# Luck with agents?



## strider8173 (May 1, 2012)

As i drive around from place to place i allways see these derlict places that we are so very intrested in, and from time to time we all enjoy exploring these said places.

Getting inside what ever place it maybe can either be really easy or down right impossible, jumping a fence or climbing a wall is part of the fun but ive never been a fan of breaking things to get inside and so offten dont get to see inside most of these fantastic structures. 

When i relised today that most of these places, especially inner city places, have to let signs hanging of them. 
So ive taken a chance, potentially exposing myself as an urban explorer, and emailed one of these letting agents asking if a possible hours viewing could be arranged.....im yet to hear back, and have worried myself...will my name be investergated for any further crimes involving people in empty buildings.

My question is simply this. has anyone had any luck or trouble from doing this?


----------



## krela (May 1, 2012)

You don't need to break things to get into a lot of places, and if somewhere is 'to let' then it generally isn't derelict or abandoned so doesn't come under the banner of this website anyway.


----------



## KingRat (May 1, 2012)

I don't think there is a database available to letting agents listing urban explorers. You should be ok on that front.


----------



## Derelict-UK (May 1, 2012)

Angents, not sure. Agents on the other hand...

I posed as a location scout for a 'wealthy businessman' who was conveniently out of the country to be the first to view the Hockley Palladium in Birmingham, only for them to ring me up 2 days later saying they have seen my images on 28dltr lol.

I also went through the ranks to get permission to visit Birmingham's Central Fire Station, that was the best permission explore I have wangled. They allowed me in, left me to it and I could spend as long as I wanted in there without the need of hiding from security.

We also did Drakelow Tunnels with permission in Mid 2010 (not a tour, locked in and left to it), 2 years down the line and I volunteer there going back virtually every other weekend.

Just ask, they might say no, they might say yes. If it is like fort knox then you won't be losing anything in the process!


----------



## strider8173 (May 1, 2012)

krela said:


> You don't need to break things to get into a lot of places, and if somewhere is 'to let' then it generally isn't derelict or abandoned so doesn't come under the banner of this website anyway.



Not really cos there's a building near me that has been empty for at least 10 years and that's got a sign on it. 


Thanks for the feed back anyway.


----------



## krela (May 1, 2012)

To answer your actual question you wont be investigated!

They might ask questions as to why you're talking so many photos though


----------



## KingRat (May 1, 2012)

▸ **Information provided**
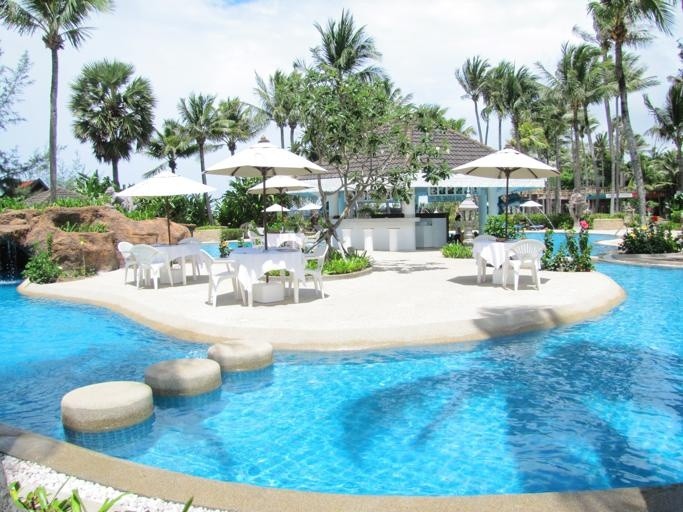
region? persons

▸ **Directive 1**
Reproduce the part of the thread on contacting letting agents that opens with the words containing "I also went" and closes with "in the process!".
▸ **Directive 2**
In the thread on contacting letting agents, what role did Derelict-UK pretend to have in order to view the Hockley Palladium?
▸ **Directive 3**
Extend the thread on contacting letting agents onward from its final line.

▸ **Response 1**
I also went through the ranks to get permission to visit Birmingham's Central Fire Station, that was the best permission explore I have wangled. They allowed me in, left me to it and I could spend as long as I wanted in there without the need of hiding from security.

We also did Drakelow Tunnels with permission in Mid 2010 (not a tour, locked in and left to it), 2 years down the line and I volunteer there going back virtually every other weekend.

Just ask, they might say no, they might say yes. If it is like fort knox then you won't be losing anything in the process!

▸ **Response 2**
A location scout for a "wealthy businessman" who was out of the country.

▸ **Response 3**
krela said:


> To answer your actual question you wont be investigated!
> 
> They might ask questions as to why you're talking so many photos though




and then you go on the database


----------



## krela (May 1, 2012)

No KingRat, you're confusing this with taking photos outside of schools again... that's different.


----------



## UEP-Wales (May 1, 2012)

I've asked an agency once before for a site and they were more than happy for me to enter the property. I was honest and told them that my hobby is to photograph buildings that are in a derelict, abandoned or / and ruined state. 

Providing I would fit their free time, there wasn't a problem.

Since then, I have been invited to other properties by the same agency...so not all bad!

Now what's all this about breaking into things?! In 99% of cases, there is always an entrance - just not an obvious, big or easy one.


----------



## lilli (May 1, 2012)

I went to Spitbank fort in the solent on the pretence of being an "interested party" .. got a lift over in a boat too


----------



## snap_happy (May 1, 2012)

Sometimes if you dont ask you dont get. Theres nothing to loose by asking and everything to gain.


----------



## night crawler (May 2, 2012)

Well I asked about a place in our village and for the last couple of years I've been going in and taking photos with the builders. Thing is if you don't ask you don't get and what the worst can happen they say no


----------



## strider8173 (May 2, 2012)

im still waiting to hear back guess it didnt work this time..i will battle on


----------



## jongriff (May 3, 2012)

I've tried a similar tactic for a theatre today but was totally honest. Reason I use this site is because (most) users are against damage & breaking in. You'll get 1 of 2 answers mate ;-)


----------



## Derelict-UK (May 3, 2012)

don't mention exploring, just say you are a local photographer and want to capture the towns/cities history before it is all lost and redeveloped.

It is still the truth but if the security guard/agent hears the urban explorer words then they usually close the gate on you.


----------



## krela (May 3, 2012)

Derelict-UK said:


> don't mention exploring, just say you are a local photographer and want to capture the towns/cities history before it is all lost and redeveloped.
> 
> It is still the truth but if the security guard/agent hears the urban explorer words then they usually close the gate on you.



Top tip that one.


----------



## kevsy21 (May 3, 2012)

night crawler said:


> Well I asked about a place in our village and for the last couple of years I've been going in and taking photos with the builders. Thing is if you don't ask you don't get and what the worst can happen they say no



Thats good advice,its always worth asking.


----------



## cogito (May 3, 2012)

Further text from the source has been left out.